• **Work instruction**:
Return all the lines below in which the string "site" appears.

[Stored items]
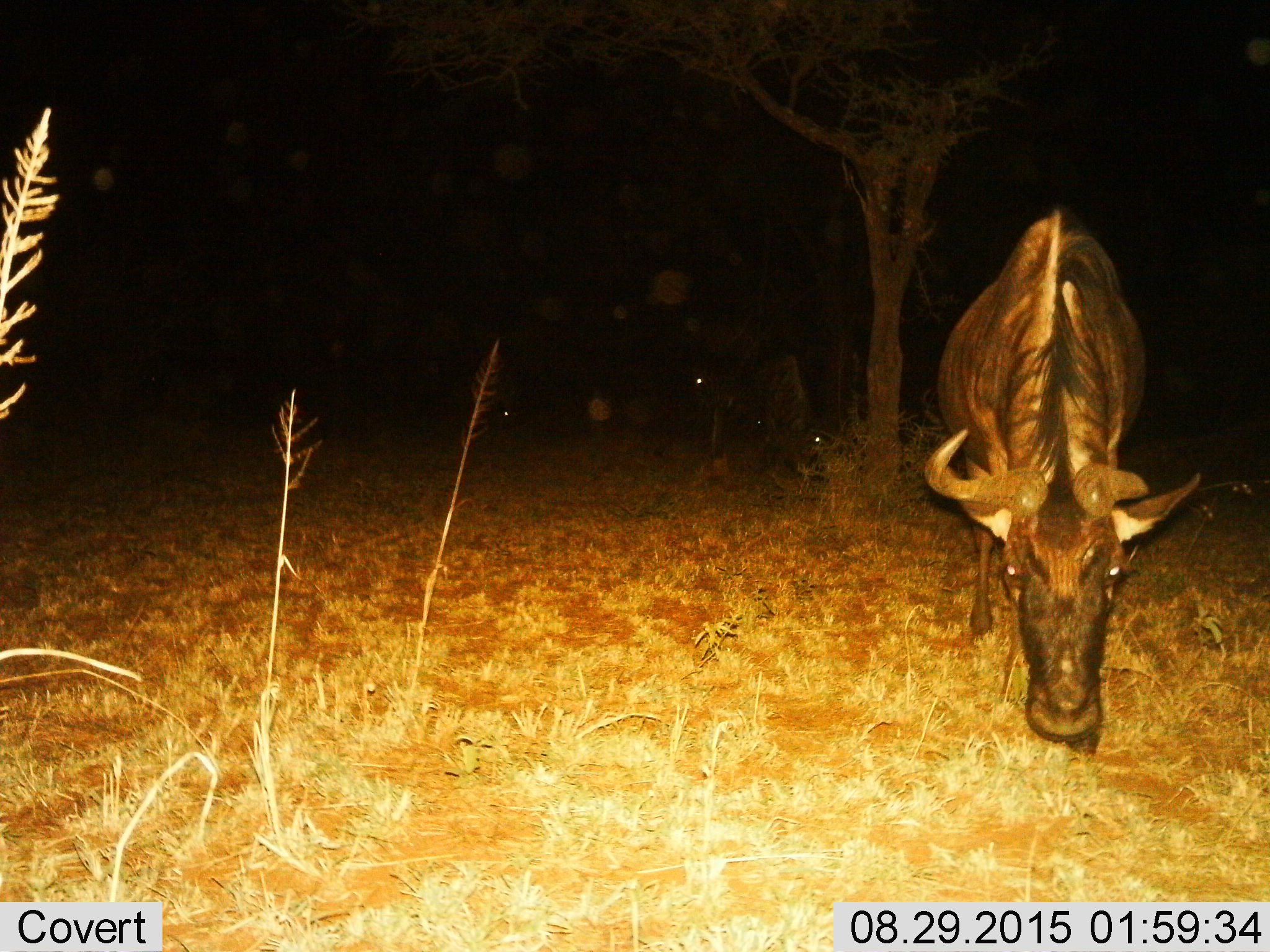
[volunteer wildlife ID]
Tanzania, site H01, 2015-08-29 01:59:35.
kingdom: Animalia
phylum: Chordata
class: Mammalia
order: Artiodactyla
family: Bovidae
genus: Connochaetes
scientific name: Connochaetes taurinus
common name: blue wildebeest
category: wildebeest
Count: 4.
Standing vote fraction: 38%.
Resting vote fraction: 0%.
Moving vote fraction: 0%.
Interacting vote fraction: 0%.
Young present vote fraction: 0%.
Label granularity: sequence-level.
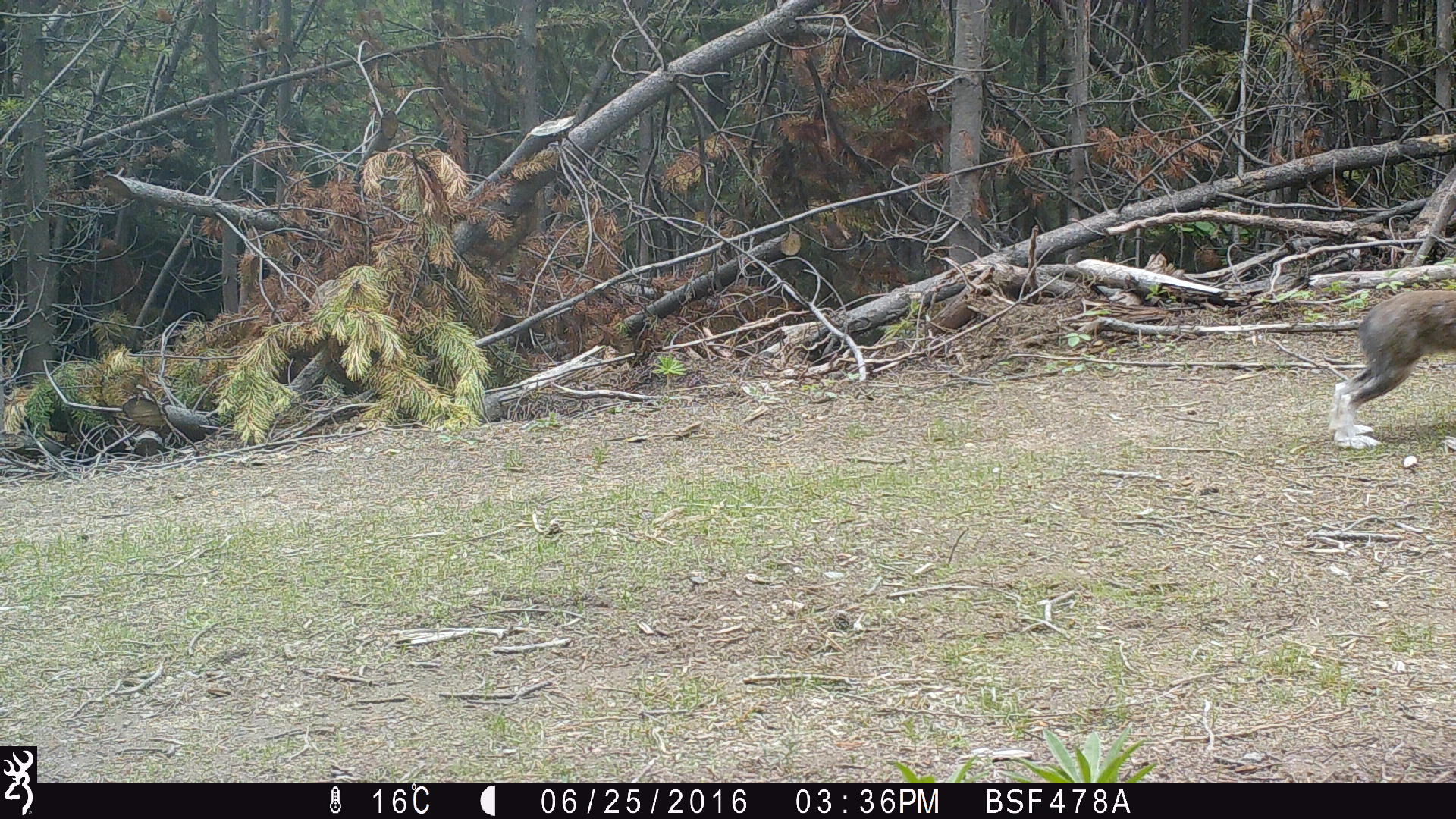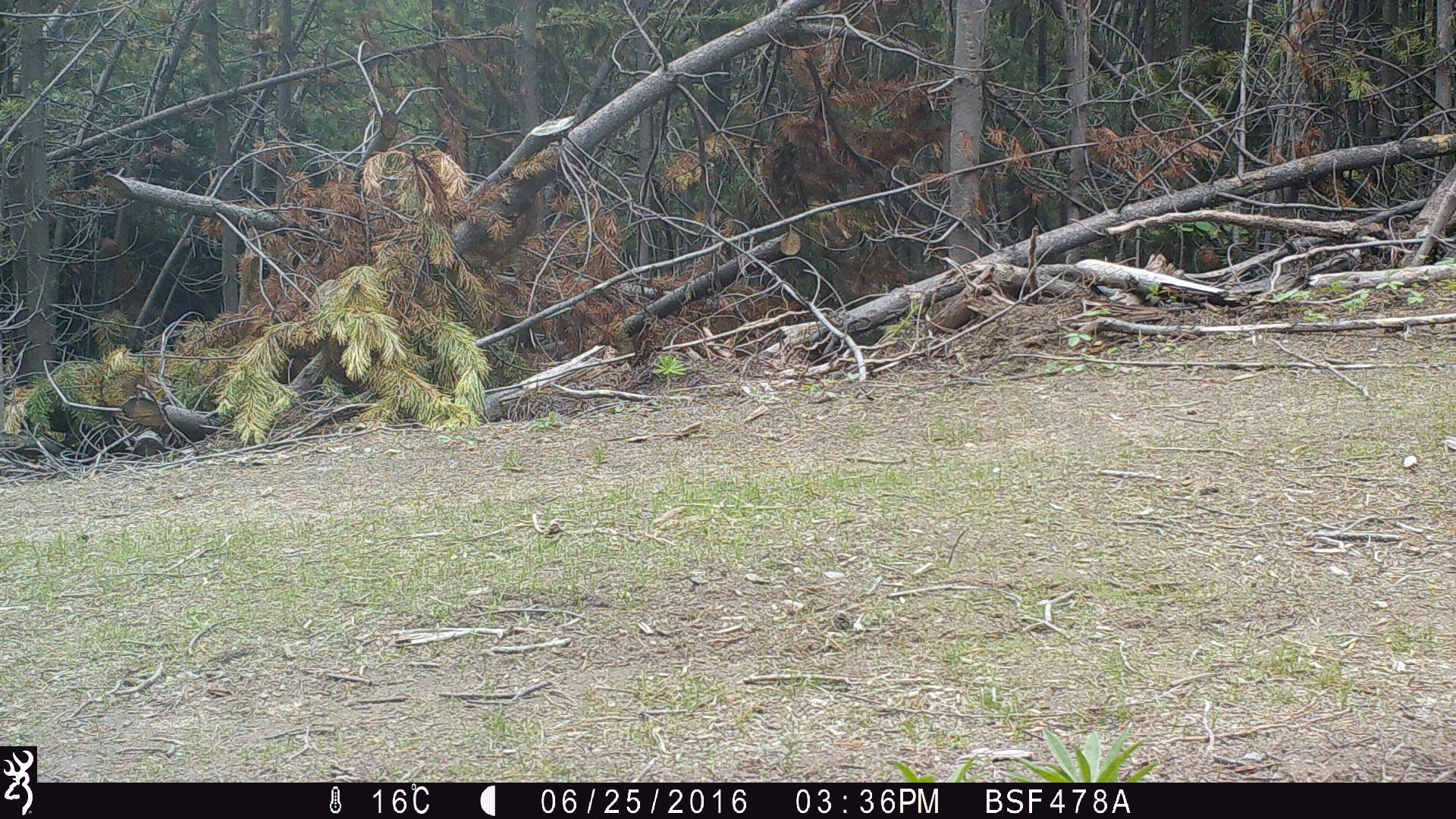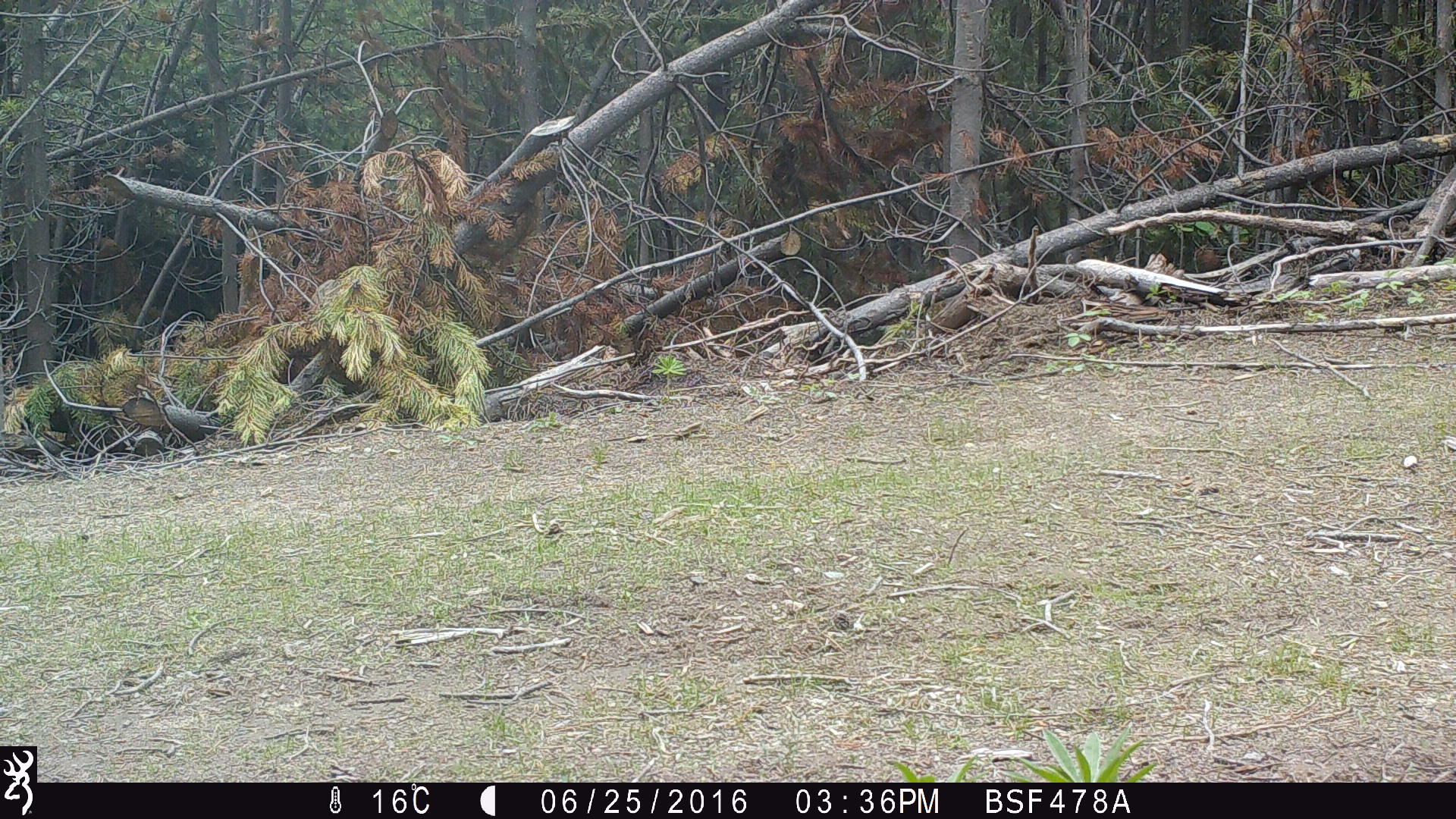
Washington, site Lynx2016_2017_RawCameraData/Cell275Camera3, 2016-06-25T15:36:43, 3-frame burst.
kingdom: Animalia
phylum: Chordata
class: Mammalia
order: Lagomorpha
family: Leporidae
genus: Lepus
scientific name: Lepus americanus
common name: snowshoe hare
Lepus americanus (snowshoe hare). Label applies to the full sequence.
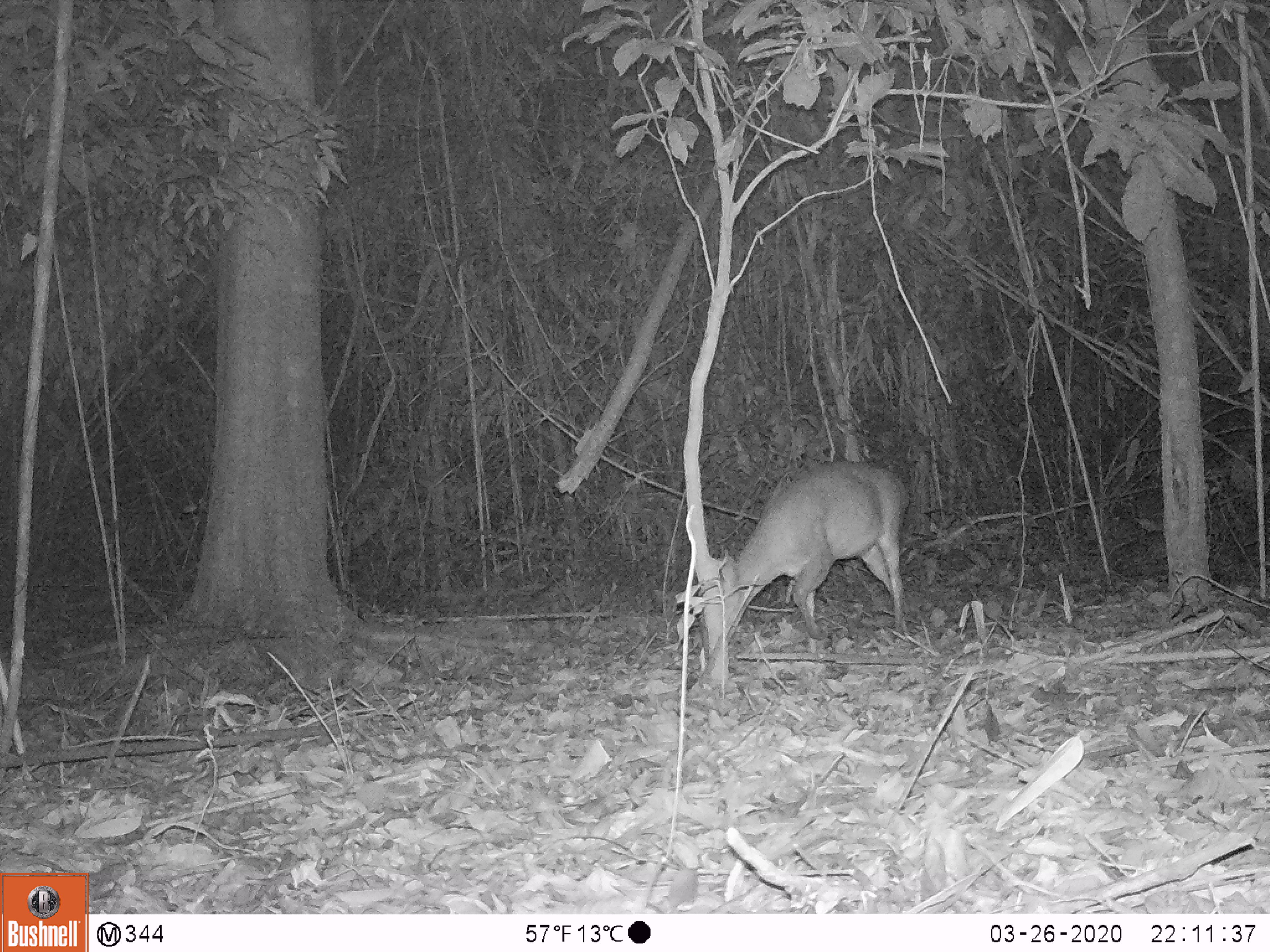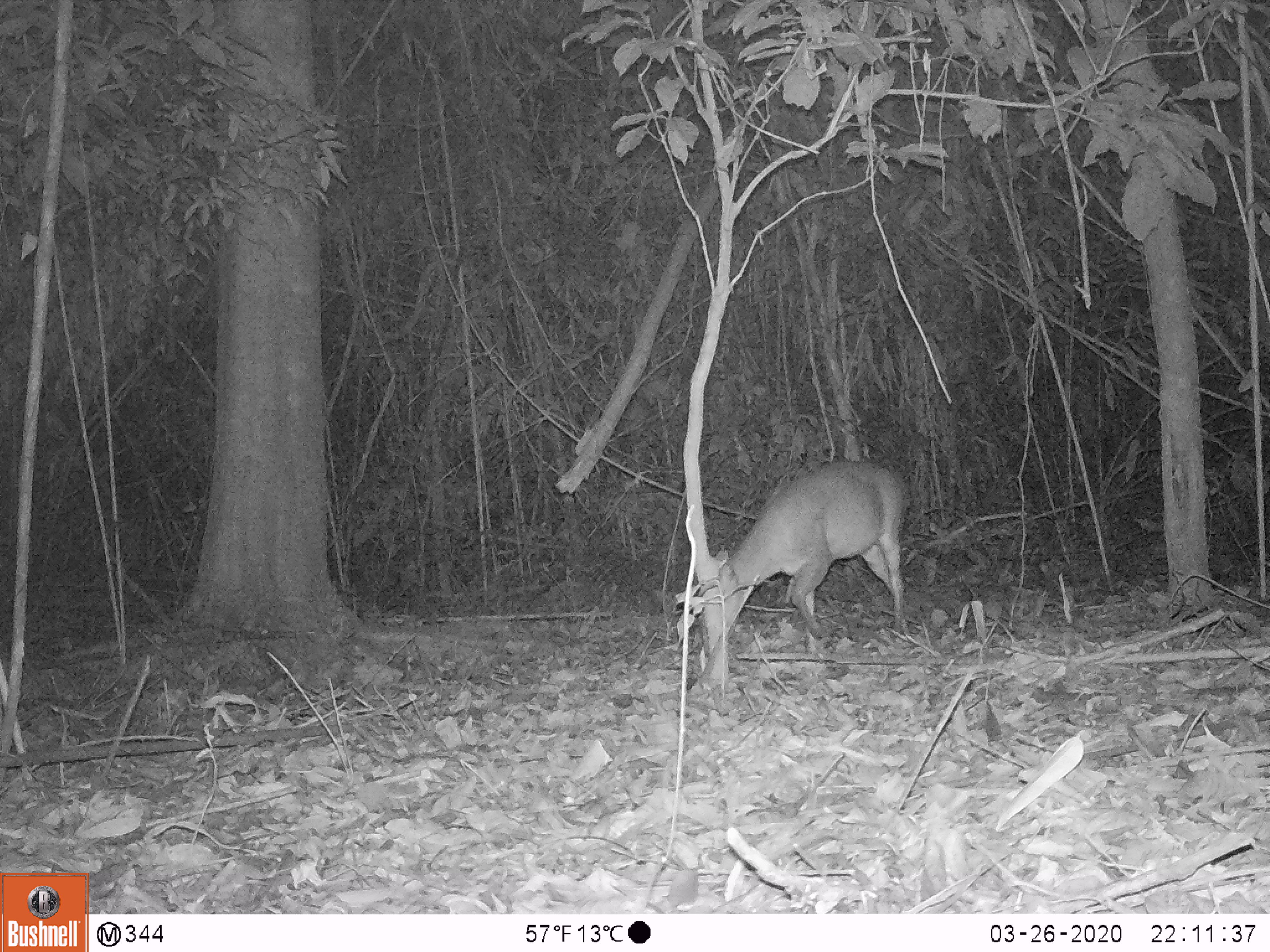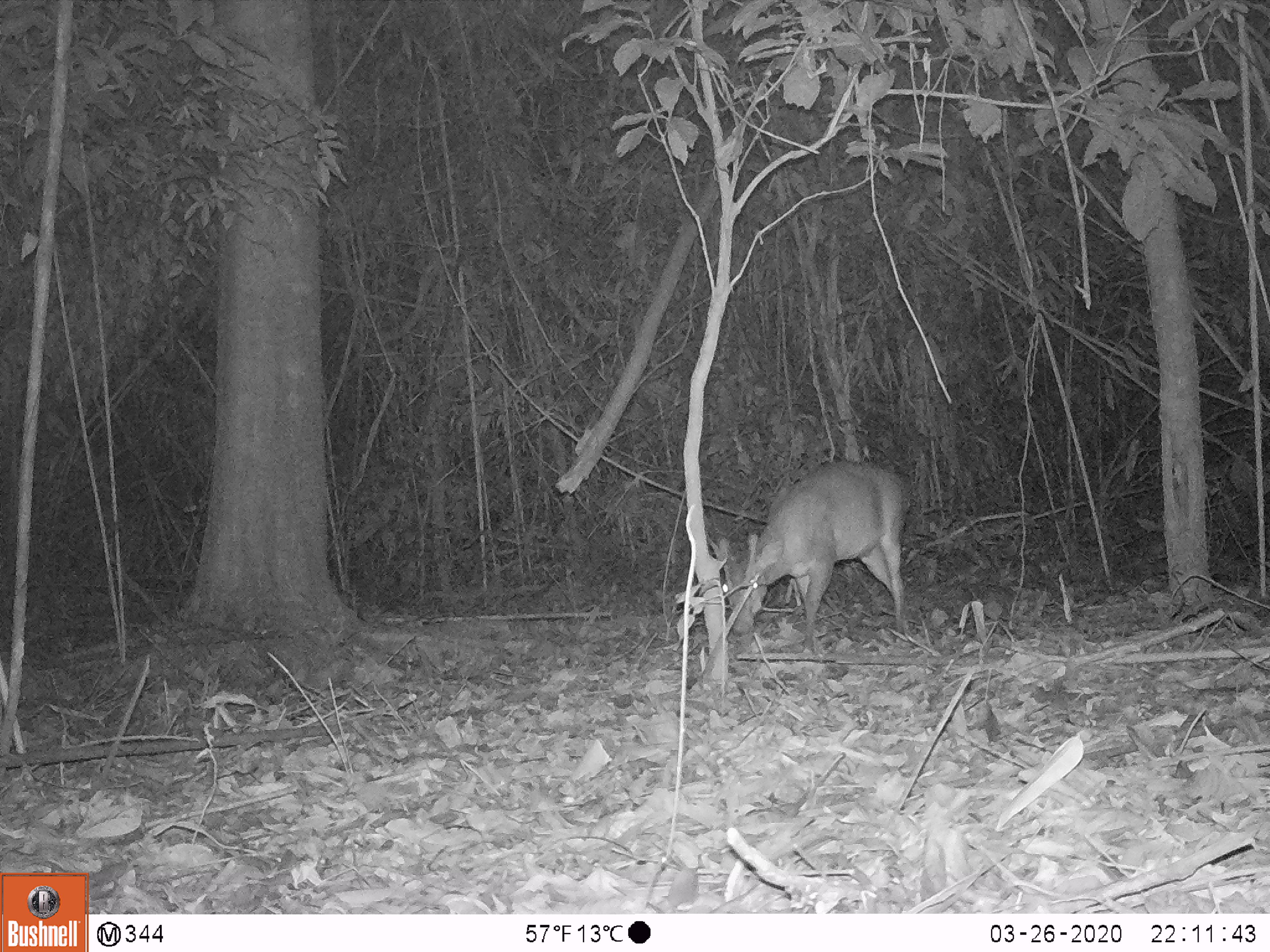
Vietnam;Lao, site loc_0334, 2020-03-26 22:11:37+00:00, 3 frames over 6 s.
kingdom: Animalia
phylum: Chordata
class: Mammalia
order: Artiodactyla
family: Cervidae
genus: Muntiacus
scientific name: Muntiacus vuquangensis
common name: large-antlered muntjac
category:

• **Expected answer**:
Tanzania, site H01, 2015-08-29 01:59:35.
Washington, site Lynx2016_2017_RawCameraData/Cell275Camera3, 2016-06-25T15:36:43, 3-frame burst.
Vietnam;Lao, site loc_0334, 2020-03-26 22:11:37+00:00, 3 frames over 6 s.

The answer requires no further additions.